Interaction between CD133 and PI3K-p85 promotes chemoresistance in gastric cancer cells.

Chemoresistance in gastric cancer is the leading cause of tumor recurrence and poses a substantial therapeutic challenge. The stem cell biomarker CD133 has been implicated in drug resistance of tumor-initiating cells in a number of cancers including gastric cancer. Therefore, we investigated the molecular mechanism of CD133-associated multidrug resistance in gastric cancer cells. Using CD133 overexpressing and knockdown gastric cancer cell lines, we demonstrated that loss of CD133 significantly increased the growth inhibition of chemotherapeutic agents; whereas, overexpression significantly reduced growth inhibition. Furthermore, CD133 knockdown significantly reduced the enzymatic activity of phosphatidylinositol-3 kinase (PI3K) and the expression of P-glycoprotein (P-gp), B-cell lymphoma 2 (BCL2), and phosphorylated-protein kinase B (p-AKT), but elevated the expression of BCL2 associated X (BAX). Conversely, overexpression of CD133 significantly increased PI3K enzymatic activity, expression of P-gp, BCL2, and p-AKT, and decreased BAX expression.

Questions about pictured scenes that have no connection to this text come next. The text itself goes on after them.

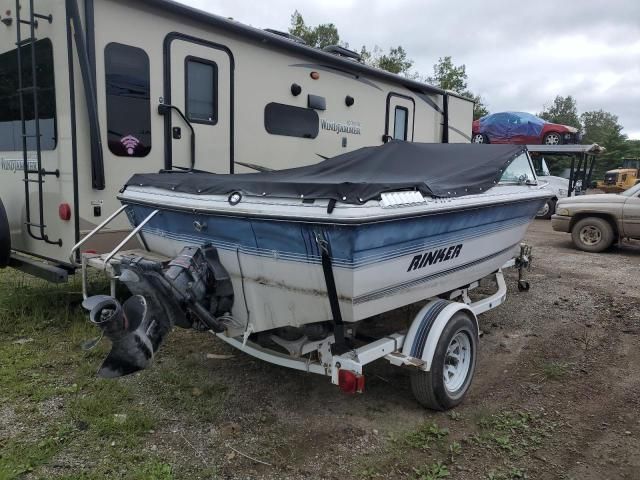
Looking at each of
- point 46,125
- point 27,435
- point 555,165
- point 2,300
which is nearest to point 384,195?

The PI3K/AKT inhibitor LY294002 mirrored the effects of loss of CD133; whereas, the PI3K/AKT activator epidermal growth factor reproduced the effects of CD133 overexpression. To identify the interaction between CD133 and PI3K, we used site-directed mutagenesis to mutate individual tyrosine residues of CD133. We found that binding between CD133 and p85, the regulatory subunit of PI3K, was significantly reduced when tyrosine 852 was mutated. In summary, we have demonstrated that CD133 activates the PI3K/AKT signal transduction pathway through direct interaction with PI3K-p85, resulting in multidrug resistance of gastric cancer cells. These results suggest that the interaction between CD133 and PI3K-p85 may offer a novel therapeutic target in multidrug resistant gastric cancer.